Passage provided
Still people ask me and want to know more. "Is it nice there?" they ask. "Yes, it is really nice there. No, I don't own a place. I rent." This always seems to make them feel better. I can hear them thinking, "Hah! He probably can't afford a place there." They are correct of course. I can't afford a place. Or at least that is not how I want to spend money. "Will you work while you are there?" they often ask. You can almost see them daring me to say no, so I always say, "Oh yes. I work a lot there. Every morning and every night." They nod in approval and it seems to lessen their anger and I can see the glee in their eyes, as they say to themselves "Well what the hell is the point of going if you have to work there?". Where is it? Tortola? they often ask. I always say, "East of St. Thomas." They nod knowingly. "Ah, yes, St. Thomas." Of course they have no idea where St. Thomas is either, but they have at least heard of it. So they feel better having some frame of reference. It seems they ask questions to keep me from talking. Most don't really care about me or Tortola. For most folks, if it is not Disneyland, they can't really relate to it. The adventurous ones may have gone to Cancun. But those two spots and maybe one of the major beaches in Florida covers vacation destination for about 99% of the people I talk to.
Not everyone responds the same way of course when they hear you are going to Tortola. . My true friends, the ones who love me no matter what, always say pretty much the same thing. "You suck!" or 'You are such an asshole." or my favorite, "God I fucking hate you." These words of pure love really warm my heart. These friends always look you in the eye and smile broadly as they spill their venom. I feel so fortunate that so many of my friends tell me they hate me upon hearing my plans. A true friend enjoys your success vicariously and can tell you openly and honestly that they are simultaneously jealous and happy for you.

Collected material
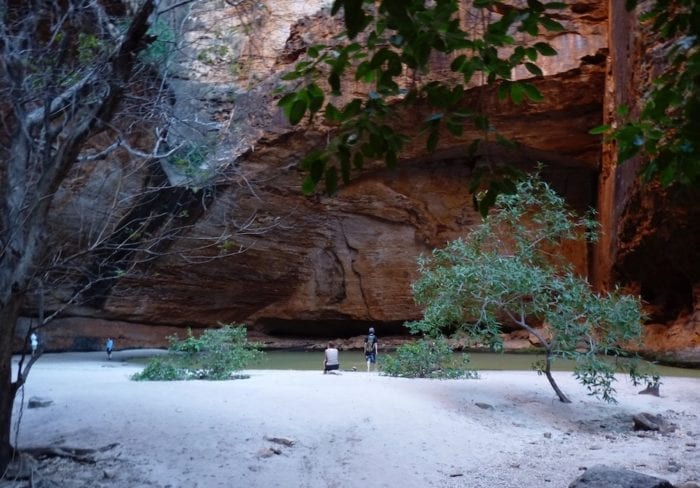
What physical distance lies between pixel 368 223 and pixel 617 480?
19.1 m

Your tasks
a. In the passage about going to Tortola, revise the part from "Not everyone responds" up to and including "happy for you.", putting "insults" in place of "venom".
b. Name every place mentioned in the passage about going to Tortola.

Responses
a.
Not everyone responds the same way of course when they hear you are going to Tortola. . My true friends, the ones who love me no matter what, always say pretty much the same thing. "You suck!" or 'You are such an asshole." or my favorite, "God I fucking hate you." These words of pure love really warm my heart. These friends always look you in the eye and smile broadly as they spill their insults. I feel so fortunate that so many of my friends tell me they hate me upon hearing my plans. A true friend enjoys your success vicariously and can tell you openly and honestly that they are simultaneously jealous and happy for you.

b.
Tortola
St. Thomas
Disneyland
Cancun
Florida